Multi-asset funds are a staple of the investment industry, locally and abroad, where they are often exemplified by the 60-40 portfolio (60% equities, 40% bonds).
Their popularity stems from offering investors an integrated, diversified portfolio of assets, enabling the fund manager to adjust the portfolio composition as conditions change.
This can help manage investor behaviour and avoid emotional decision-making, which has been shown to have a detrimental effect on the outcomes investors ultimately achieve.

These funds typically include the asset classes of equities, real estate, bonds and cash. In some cases they also offer exposure to niche areas, such as private assets or commodities.
Despite their popularity, many multi-asset funds rely on a rigid set of methodologies and assumptions in constructing and managing portfolios.

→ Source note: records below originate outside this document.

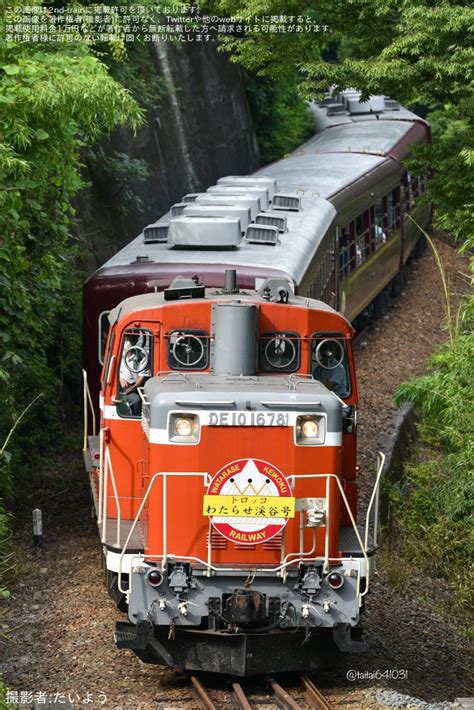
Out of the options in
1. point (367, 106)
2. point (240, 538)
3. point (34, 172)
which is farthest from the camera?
point (367, 106)

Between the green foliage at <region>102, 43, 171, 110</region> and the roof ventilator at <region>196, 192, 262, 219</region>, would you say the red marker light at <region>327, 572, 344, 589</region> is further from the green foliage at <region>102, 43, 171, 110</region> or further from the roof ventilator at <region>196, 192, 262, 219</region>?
the green foliage at <region>102, 43, 171, 110</region>

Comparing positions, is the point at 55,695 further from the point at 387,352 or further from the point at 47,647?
the point at 387,352

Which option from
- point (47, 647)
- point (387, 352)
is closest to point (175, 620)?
point (47, 647)

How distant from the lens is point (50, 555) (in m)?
13.2

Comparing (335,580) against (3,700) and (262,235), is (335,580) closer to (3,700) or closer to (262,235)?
(3,700)

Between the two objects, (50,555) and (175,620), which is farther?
(50,555)

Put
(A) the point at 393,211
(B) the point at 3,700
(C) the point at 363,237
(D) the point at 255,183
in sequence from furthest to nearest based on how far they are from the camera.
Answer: (A) the point at 393,211 → (C) the point at 363,237 → (D) the point at 255,183 → (B) the point at 3,700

While this approach has succeeded in the past, it is less clear that it is suited to a rapidly changing environment that bears little resemblance to the past.

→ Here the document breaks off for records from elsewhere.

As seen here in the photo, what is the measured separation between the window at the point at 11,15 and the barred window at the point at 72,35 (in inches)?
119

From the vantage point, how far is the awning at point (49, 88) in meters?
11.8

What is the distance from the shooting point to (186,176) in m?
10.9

Thoughtlessly applying such methodologies and assumptions holds several risks for investors:
- The fund positions too conservatively to achieve its long-term objectives.
Investors tend to disproportionately weigh the importance of short-term pain over long-term gain. Considering that multi-asset funds are often, key components of investors’ retirement savings however, the importance of achieving enough long-term growth should be clear.

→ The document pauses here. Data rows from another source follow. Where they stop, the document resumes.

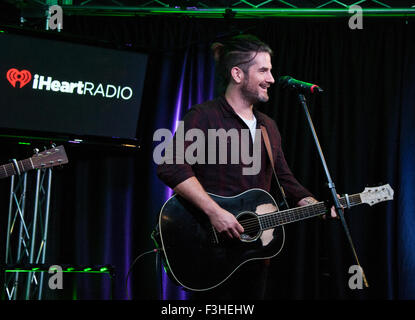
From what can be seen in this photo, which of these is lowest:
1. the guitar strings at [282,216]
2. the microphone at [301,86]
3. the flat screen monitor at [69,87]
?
the guitar strings at [282,216]

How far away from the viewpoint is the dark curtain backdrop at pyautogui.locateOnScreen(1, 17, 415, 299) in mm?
4402

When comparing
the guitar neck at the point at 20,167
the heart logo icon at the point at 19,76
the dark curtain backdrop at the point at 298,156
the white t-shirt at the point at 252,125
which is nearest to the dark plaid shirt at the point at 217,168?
the white t-shirt at the point at 252,125

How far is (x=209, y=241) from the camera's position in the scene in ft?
9.18

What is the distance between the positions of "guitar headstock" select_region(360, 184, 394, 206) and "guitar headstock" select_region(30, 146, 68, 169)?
8.11ft

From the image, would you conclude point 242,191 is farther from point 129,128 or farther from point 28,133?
point 28,133

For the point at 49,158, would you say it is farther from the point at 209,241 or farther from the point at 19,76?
the point at 209,241

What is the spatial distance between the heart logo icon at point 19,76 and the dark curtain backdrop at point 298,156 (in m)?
0.71

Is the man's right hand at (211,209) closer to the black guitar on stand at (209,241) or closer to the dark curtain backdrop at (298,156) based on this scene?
the black guitar on stand at (209,241)

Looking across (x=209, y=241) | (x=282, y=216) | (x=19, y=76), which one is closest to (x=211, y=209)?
(x=209, y=241)

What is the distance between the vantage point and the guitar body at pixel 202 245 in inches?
109

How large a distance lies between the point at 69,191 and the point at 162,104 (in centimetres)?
126

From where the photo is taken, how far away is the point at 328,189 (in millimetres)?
2701

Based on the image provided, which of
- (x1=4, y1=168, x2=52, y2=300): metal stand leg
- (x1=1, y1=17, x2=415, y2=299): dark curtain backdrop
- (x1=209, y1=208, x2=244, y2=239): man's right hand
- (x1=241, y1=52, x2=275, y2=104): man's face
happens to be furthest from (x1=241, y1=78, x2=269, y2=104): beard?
(x1=4, y1=168, x2=52, y2=300): metal stand leg

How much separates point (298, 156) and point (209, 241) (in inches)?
81.6
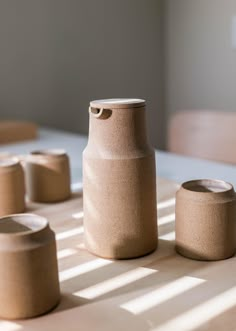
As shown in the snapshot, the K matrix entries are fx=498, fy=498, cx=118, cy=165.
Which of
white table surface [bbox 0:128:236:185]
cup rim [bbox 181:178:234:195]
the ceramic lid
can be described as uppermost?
the ceramic lid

Longevity and inflation are often the primary risks for most investors, and those with sufficiently long time horizons should incorporate appropriate exposure to growth assets to ensure long-run objectives are achieved.
Yet many growth-orientated multi-asset funds have been run too conservatively, prizing lower volatility over positioning for returns.
- The fund manager relies on outdated assumptions to construct the portfolio.
The portfolio construction processes of many investment managers are underpinned by strategic asset allocation models. These models often inherently assume the post-global financial crisis period, from 2009 to 2019, provides the baseline for how markets and asset classes should behave.
However, this reference period coincided with globalisation, low and stable inflation, monetary policy dominance and very low interest rates, as well as negative bond and equity correlations. Zooming out, it becomes clear that this may have been an anomalous period.
Today’s typical global 60-40 portfolio relies on this negative correlation between bonds and equities, assuming that gains in the other will offset dips in one asset class. However, historically this is only the case when inflation is stable and under control.
More recently, bonds and equities have become increasingly correlated, with long-duration bonds potentially amplifying equity risk instead of mitigating it. A key example of this would be 2022, and the relationship is also more consistent with history. It’s the period 2000-19 that is the anomaly.
Bonds should now be owned for their income and return credentials, and not only for their portfolio hedging characteristics. Increasingly, investors should consider alternatives that can act as portfolio diversifiers. This includes select commodities (especially gold), inflation-linked bonds, infrastructure assets, special situation equities and cash.
The typical strategic asset allocation process also extrapolates historical returns and correlations into a mix of assets that would have delivered on the fund’s long-term targeted outcomes. Therefore, any large structural breaks in the environment could potentially leave investors unable to achieve their long-term goals.
- The fund manager equates volatility to risk.
Many investors equate risk with volatility. This is understandable as volatility is easy to calculate and manipulate into various financial and statistical models. While sometimes helpful, this approach has several shortcomings. Some of these include that volatility is based on historical data and is therefore not always a reliable guide for the future — realised volatility can vary over time.
Additionally, it does not distinguish between “good” upside volatility and “bad” downside volatility.
It is also often used in models relying on normal return distributions, while research clearly shows that this is a poor proxy for the real-world distribution of outcomes.
PSG Asset Management prefers to focus on more meaningful risk measures such as portfolio drawdown and time taken to recover. Focusing on maximum drawdown is a sensible alternative risk measure, given that it is the larger actual losses that inflict pain on investors.
By focusing on managing overall losses rather than short-term volatility, we believe we can deliver better long-term returns for our clients at appropriate risk levels.
Ensure your fund is able to meet challenges head on.
It is becoming clearer that the future is likely to look very different and more chaotic than the relative calm of the preceding decades, which often anchor our expectations for investment outcomes and asset class behaviour.
While the past can provide clues, there is no certainty about the future, and navigating an evolving and unpredictable environment successfully requires humility and an open mind. In this context there is an opportunity to challenge some widely held assumptions that often underpin multi-asset portfolios and investment choices.
Appreciating when they are helpful and when they can be hazardous will increasingly be the difference between meeting investment goals or falling short of them.
- Floor is head of equities at PSG Asset Management.